Work task: Only the lines below starting at the one that contains "Healthcare worker listening" and ending at the one that contains "Greek farmers take" are to be reproduced, exactly and with both ends kept.
BEGIN Data listing
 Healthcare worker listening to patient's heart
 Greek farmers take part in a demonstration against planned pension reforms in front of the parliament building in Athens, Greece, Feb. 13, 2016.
END Data listing
BEGIN Data listing
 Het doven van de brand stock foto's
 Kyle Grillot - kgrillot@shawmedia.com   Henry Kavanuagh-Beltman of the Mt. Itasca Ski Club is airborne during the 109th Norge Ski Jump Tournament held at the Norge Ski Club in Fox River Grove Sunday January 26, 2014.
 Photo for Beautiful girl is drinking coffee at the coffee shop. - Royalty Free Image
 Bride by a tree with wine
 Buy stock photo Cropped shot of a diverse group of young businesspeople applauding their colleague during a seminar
END Data listing
Output below:
 Healthcare worker listening to patient's heart
 Greek farmers take part in a demonstration against planned pension reforms in front of the parliament building in Athens, Greece, Feb. 13, 2016.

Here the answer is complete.